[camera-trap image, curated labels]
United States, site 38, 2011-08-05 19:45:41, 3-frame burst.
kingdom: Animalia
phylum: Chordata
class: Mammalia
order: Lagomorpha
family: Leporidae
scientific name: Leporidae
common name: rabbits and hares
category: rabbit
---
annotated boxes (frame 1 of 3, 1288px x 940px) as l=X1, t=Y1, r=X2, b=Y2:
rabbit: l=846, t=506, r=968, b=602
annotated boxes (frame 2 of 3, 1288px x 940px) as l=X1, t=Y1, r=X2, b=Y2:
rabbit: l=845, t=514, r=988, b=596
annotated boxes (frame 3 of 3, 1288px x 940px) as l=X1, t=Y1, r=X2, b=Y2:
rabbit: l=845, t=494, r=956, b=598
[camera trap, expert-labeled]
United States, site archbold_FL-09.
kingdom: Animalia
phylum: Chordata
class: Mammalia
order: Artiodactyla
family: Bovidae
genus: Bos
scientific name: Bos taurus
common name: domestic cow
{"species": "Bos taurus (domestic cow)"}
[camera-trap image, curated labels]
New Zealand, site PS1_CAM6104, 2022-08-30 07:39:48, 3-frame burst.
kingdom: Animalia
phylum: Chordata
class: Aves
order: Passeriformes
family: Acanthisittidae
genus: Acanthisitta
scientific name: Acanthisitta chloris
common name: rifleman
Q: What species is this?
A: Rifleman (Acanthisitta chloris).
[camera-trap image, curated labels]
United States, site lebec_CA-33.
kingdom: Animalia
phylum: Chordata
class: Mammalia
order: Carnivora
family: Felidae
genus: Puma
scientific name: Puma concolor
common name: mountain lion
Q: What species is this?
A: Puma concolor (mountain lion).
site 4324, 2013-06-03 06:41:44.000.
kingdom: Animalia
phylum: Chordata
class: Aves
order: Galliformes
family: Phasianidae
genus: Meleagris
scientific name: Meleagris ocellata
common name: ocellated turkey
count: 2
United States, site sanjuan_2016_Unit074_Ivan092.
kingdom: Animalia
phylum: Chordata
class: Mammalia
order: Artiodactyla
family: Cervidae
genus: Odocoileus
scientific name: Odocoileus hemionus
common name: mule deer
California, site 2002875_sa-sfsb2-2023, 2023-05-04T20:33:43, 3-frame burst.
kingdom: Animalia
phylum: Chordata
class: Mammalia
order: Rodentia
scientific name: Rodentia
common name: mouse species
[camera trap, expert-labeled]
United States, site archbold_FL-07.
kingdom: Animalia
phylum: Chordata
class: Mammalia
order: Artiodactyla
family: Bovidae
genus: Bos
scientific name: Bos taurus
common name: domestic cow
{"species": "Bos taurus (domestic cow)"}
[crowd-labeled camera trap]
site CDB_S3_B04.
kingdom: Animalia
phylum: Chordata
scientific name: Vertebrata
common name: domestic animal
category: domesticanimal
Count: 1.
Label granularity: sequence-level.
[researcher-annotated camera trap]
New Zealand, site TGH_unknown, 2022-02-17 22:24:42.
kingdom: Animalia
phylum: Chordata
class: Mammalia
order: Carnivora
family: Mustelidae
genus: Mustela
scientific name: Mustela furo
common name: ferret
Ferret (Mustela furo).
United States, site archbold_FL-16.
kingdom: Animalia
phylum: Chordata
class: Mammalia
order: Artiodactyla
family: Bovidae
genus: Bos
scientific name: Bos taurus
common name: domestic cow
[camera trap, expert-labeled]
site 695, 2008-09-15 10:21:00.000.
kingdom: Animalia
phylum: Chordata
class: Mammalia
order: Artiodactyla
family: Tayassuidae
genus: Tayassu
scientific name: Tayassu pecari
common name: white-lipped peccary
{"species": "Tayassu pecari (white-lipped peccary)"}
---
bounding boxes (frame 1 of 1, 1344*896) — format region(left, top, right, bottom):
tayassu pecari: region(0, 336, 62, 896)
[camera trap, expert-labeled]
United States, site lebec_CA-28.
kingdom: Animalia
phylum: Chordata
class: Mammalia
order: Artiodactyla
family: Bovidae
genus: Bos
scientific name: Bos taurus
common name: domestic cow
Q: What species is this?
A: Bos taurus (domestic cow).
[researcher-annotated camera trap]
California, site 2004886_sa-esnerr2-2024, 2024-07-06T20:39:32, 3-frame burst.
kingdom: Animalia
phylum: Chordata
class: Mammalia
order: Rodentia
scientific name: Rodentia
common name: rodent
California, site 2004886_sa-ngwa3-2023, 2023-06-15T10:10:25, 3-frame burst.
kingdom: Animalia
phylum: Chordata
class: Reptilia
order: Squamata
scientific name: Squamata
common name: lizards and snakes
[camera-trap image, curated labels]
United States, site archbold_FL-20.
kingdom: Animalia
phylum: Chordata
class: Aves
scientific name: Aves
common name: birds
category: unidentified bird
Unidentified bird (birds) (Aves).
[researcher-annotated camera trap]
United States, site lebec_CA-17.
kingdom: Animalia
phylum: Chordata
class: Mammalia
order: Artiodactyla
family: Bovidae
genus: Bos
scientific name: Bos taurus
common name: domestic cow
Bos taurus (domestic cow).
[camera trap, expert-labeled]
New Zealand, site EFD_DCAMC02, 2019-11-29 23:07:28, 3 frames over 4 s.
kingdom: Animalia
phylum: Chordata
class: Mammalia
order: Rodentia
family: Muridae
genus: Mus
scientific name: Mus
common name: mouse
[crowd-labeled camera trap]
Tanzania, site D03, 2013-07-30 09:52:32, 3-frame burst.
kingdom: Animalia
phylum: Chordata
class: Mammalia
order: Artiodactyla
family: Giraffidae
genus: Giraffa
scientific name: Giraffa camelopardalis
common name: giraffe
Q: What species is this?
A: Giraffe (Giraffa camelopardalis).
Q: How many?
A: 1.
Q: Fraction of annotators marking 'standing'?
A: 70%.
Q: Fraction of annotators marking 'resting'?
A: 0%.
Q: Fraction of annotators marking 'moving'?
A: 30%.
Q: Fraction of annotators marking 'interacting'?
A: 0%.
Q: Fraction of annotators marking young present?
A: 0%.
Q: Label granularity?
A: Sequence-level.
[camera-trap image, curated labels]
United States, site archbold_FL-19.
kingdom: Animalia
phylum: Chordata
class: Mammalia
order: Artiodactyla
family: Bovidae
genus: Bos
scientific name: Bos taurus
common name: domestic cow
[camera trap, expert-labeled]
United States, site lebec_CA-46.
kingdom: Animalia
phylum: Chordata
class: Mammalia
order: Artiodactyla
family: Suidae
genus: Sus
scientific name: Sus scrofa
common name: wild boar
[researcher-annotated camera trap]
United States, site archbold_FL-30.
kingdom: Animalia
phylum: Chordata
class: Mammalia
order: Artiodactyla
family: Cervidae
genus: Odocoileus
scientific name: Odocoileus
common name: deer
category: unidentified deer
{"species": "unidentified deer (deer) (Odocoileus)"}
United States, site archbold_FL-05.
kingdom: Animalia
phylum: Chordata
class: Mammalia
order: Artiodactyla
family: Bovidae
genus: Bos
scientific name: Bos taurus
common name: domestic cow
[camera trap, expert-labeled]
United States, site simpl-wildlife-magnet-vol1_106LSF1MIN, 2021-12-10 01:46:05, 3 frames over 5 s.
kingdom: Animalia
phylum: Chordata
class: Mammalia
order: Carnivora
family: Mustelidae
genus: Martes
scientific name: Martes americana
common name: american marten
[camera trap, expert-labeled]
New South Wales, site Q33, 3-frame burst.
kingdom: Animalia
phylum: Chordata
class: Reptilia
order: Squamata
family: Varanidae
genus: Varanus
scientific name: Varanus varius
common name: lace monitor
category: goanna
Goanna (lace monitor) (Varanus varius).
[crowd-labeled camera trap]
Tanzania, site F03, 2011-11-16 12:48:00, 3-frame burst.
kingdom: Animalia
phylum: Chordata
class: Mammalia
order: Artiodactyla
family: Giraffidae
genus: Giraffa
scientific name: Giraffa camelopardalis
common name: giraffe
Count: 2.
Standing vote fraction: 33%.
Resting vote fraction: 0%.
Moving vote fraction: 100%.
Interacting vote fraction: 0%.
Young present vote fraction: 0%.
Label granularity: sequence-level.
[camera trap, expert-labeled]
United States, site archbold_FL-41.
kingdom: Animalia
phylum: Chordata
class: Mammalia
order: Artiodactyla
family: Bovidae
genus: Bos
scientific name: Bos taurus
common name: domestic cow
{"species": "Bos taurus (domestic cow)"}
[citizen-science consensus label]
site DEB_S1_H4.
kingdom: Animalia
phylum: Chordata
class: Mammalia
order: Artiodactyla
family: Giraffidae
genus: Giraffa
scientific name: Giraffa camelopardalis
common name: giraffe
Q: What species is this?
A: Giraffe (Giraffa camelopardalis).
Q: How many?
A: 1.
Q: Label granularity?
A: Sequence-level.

PROBLEM TO SOLVE: Above are the entries. Quote exactly the lines from the one bearing "site 4324, 2013-06-03 06:41:44.000." through the one bearing "site CDB_S3_B04.".

SOLUTION:
site 4324, 2013-06-03 06:41:44.000.
kingdom: Animalia
phylum: Chordata
class: Aves
order: Galliformes
family: Phasianidae
genus: Meleagris
scientific name: Meleagris ocellata
common name: ocellated turkey
count: 2
United States, site sanjuan_2016_Unit074_Ivan092.
kingdom: Animalia
phylum: Chordata
class: Mammalia
order: Artiodactyla
family: Cervidae
genus: Odocoileus
scientific name: Odocoileus hemionus
common name: mule deer
California, site 2002875_sa-sfsb2-2023, 2023-05-04T20:33:43, 3-frame burst.
kingdom: Animalia
phylum: Chordata
class: Mammalia
order: Rodentia
scientific name: Rodentia
common name: mouse species
[camera trap, expert-labeled]
United States, site archbold_FL-07.
kingdom: Animalia
phylum: Chordata
class: Mammalia
order: Artiodactyla
family: Bovidae
genus: Bos
scientific name: Bos taurus
common name: domestic cow
{"species": "Bos taurus (domestic cow)"}
[crowd-labeled camera trap]
site CDB_S3_B04.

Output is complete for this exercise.